Extrait de page:
----

Si Lovis Corinth est un peintre (re)connu, son épouse Charlotte Berend est bien oubliée : une double exposition regroupant 170 œuvres permet de mieux connaître les deux artistes.
Entre impressionnisme et expressionnisme : rien ne décrit mieux l’art de Lovis Corinth (1858-1925) que le titre de la rétrospective que lui dédia le Musée d’Orsay en 2008. À la Moderne Galerie, La Vie est une fête ! regroupe des toiles fougueuses, souvent gorgées de sève. Le visiteur peut percevoir la jubilation dans des œuvres comme Joseph et la femme de Potiphar (1914) où la lubricité se mêle au grotesque dans une parodie de cet épisode de l’Ancien Testament1, comme pour faire un pied de nez à la morale puritaine de l’époque. Souvent, l’érotisme bachique est néanmoins nimbé d’une profonde morbidité : dans Les Âges de la vie (1904), le plaisir et la souffrance, la source vitale et le tourbillon de la mort composent une orgie macabre. Les corps y sont irrigués d’une intense volupté, comme dans un Nu féminin couché (1907) rappelant parfois curieusement la modernité de Lucian Freud dans le caractère viscéral du rapport à la chair.
Aspects de la vie quotidienne, paysages tardifs (enfin) apaisés autour du Walchensee qui lui était si cher, mais aussi scènes d’abattoirs faisant écho au Bœuf écorché de Rembrandt : le panorama est complet, culminant avec de somptueux (auto) portraits où l’artiste installe souvent son épouse, à l’image de Jeune fille au taureau (1902). Nonchalante et mutine, elle tient en laisse l’animal, alter ego métaphorique de l’artiste, dominant sa puissance archaïque grâce à un simple ruban rose.

----

Données:
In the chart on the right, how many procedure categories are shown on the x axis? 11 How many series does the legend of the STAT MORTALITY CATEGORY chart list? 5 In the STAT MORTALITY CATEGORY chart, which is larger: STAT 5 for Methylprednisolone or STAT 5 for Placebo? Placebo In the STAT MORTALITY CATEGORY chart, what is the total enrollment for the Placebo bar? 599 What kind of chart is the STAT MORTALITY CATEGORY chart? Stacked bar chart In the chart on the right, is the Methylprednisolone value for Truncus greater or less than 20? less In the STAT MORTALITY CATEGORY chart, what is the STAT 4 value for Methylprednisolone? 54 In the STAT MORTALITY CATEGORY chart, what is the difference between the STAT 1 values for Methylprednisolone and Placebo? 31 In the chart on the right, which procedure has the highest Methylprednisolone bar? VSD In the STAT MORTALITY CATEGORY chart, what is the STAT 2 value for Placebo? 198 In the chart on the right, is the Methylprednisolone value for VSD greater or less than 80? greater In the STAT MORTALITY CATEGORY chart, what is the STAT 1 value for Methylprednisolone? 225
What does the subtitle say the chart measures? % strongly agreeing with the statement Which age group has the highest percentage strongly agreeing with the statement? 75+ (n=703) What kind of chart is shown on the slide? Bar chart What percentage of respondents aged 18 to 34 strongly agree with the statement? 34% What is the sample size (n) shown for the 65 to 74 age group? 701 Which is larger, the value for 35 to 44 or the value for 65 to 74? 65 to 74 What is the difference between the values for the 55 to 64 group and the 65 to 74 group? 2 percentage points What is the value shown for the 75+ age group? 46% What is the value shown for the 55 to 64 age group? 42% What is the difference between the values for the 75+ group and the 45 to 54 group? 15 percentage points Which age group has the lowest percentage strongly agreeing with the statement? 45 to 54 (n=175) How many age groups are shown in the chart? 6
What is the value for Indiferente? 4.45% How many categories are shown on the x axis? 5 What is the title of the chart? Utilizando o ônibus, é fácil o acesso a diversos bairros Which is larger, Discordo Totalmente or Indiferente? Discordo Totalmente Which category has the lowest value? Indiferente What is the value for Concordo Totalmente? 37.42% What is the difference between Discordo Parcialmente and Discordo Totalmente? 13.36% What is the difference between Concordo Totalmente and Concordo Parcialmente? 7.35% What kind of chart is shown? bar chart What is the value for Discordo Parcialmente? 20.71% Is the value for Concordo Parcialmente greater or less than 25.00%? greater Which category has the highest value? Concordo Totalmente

----

Votre objectif:
Recopiez mot pour mot le passage de l'extrait sur Lovis Corinth qui va de « Si Lovis Corinth » à « les deux artistes. », ces deux bornes comprises. La liste n'a aucun lien avec l'extrait sur Lovis Corinth.

Zone de réponse:
Si Lovis Corinth est un peintre (re)connu, son épouse Charlotte Berend est bien oubliée : une double exposition regroupant 170 œuvres permet de mieux connaître les deux artistes.